Given request 1
According to the post about the MTA service cut hearings, how much money does the authority need?

— START Document —

Ed. Note (11:30 a.m.): An earlier version of this post focused on the critique of the MTA’s proposed bus service changes. Because of some conflicts in the arguments, I’ve updated this post.

Last night, the first of the MTA’s service cut hearings invaded New York City. Due to some law school obligations and assignments this week, I don’t believe I’ll be able to attend any, but I can tell from the coverage (Times, Daily News) that I’m not missing much. A bunch of people are railing against the MTA, and a bunch of politicians who have the checkbook power to stop the cuts are grandstanding instead of paying up. Been there, done that, and we know how that story ends.

This year’s format differs a bit from last year’s, and the MTA has taken some flack for the change in schedule. As the hearings hit the five boroughs and outer-lying areas this week, the authority has decided to double-book. For example, tonight, both the Bronx and Brooklyn host hearings, and MTA Board members and top officials will have to determine which of the two events they should attend.

Politicians and some rider advocates claim that this packed schedule does a disservice to angry riders who want their voices heard. The MTA has a different take. Authority heads want “to hear from folks throughout the region, not to allow the same people to testify nine different times,” MTA spokesman Aaron Donovan said to The Times. After watching the same people say the same thing over and over again last year, I can understand why the MTA would want to eliminate that noise at their hearings.

Despite my inherent skepticism of the impact of these hearings — after all, nothing short of a miracle that happens at these hearings will help generate the $750 million the authority needs — some interesting ideas come out of these hearings. Some people stress the human element of transit and call for certain bus lines to be maintained. Others express their opinions on the cut package as a whole. And sometimes the MTA is listening.

— END Document —
— START Raw records —

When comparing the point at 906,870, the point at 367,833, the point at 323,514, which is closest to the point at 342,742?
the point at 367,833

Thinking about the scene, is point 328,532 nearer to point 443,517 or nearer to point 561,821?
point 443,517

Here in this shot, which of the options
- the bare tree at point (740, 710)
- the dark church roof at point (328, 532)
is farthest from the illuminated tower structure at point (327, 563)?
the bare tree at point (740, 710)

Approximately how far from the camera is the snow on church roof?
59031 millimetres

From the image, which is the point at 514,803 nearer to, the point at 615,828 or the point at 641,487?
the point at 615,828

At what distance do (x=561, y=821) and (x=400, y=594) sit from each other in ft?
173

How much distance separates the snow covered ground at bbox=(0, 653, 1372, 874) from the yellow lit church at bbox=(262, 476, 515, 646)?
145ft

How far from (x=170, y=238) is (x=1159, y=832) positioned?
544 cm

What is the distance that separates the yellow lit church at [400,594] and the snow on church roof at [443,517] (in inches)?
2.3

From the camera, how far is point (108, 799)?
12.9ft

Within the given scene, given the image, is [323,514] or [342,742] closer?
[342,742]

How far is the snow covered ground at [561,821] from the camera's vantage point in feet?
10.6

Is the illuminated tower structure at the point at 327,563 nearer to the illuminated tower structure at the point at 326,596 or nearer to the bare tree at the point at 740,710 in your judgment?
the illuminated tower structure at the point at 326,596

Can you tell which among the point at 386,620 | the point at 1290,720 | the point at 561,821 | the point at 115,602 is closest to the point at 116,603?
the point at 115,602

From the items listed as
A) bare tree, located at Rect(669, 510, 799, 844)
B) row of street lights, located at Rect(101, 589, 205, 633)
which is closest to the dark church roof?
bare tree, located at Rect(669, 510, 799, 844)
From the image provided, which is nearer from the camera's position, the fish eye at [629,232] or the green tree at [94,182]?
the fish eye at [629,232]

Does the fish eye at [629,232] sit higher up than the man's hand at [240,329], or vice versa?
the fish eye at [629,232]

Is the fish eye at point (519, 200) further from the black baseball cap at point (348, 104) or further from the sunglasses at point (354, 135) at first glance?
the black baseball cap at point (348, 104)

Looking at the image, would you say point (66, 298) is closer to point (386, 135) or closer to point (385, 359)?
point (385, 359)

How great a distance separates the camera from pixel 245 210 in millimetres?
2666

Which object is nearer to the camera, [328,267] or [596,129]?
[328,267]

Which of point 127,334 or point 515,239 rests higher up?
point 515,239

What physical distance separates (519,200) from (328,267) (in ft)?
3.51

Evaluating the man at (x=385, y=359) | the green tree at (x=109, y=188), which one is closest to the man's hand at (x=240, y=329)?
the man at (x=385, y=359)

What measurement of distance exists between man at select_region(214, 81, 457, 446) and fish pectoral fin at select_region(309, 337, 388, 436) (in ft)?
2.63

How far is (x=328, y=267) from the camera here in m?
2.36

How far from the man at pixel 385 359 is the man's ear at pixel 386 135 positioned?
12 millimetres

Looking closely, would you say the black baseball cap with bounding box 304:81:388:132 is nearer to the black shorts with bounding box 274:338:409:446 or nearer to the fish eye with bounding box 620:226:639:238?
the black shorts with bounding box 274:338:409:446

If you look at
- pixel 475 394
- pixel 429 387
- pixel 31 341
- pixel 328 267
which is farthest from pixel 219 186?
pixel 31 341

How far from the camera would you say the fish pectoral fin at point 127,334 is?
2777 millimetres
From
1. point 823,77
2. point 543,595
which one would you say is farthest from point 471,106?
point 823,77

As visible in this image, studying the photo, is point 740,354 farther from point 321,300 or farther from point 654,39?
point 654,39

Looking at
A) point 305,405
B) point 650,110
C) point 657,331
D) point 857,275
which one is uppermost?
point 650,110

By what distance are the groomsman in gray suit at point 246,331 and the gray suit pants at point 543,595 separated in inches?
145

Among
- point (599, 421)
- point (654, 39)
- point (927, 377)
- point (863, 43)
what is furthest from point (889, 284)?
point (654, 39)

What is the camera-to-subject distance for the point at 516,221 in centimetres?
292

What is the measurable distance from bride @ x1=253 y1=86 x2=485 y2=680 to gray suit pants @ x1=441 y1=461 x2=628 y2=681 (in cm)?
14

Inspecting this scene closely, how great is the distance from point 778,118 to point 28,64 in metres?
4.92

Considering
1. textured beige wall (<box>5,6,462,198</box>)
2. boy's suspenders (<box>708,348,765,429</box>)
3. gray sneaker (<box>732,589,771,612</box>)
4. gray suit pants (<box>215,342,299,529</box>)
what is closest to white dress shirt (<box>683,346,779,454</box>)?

— END Raw records —

Given request 2
Pull out each line in the records above that includes the word "baseball".

Full answer 1
$750 million

Full answer 2
Is the fish eye at point (519, 200) further from the black baseball cap at point (348, 104) or further from the sunglasses at point (354, 135) at first glance?
the black baseball cap at point (348, 104)
Looking closely, would you say the black baseball cap with bounding box 304:81:388:132 is nearer to the black shorts with bounding box 274:338:409:446 or nearer to the fish eye with bounding box 620:226:639:238?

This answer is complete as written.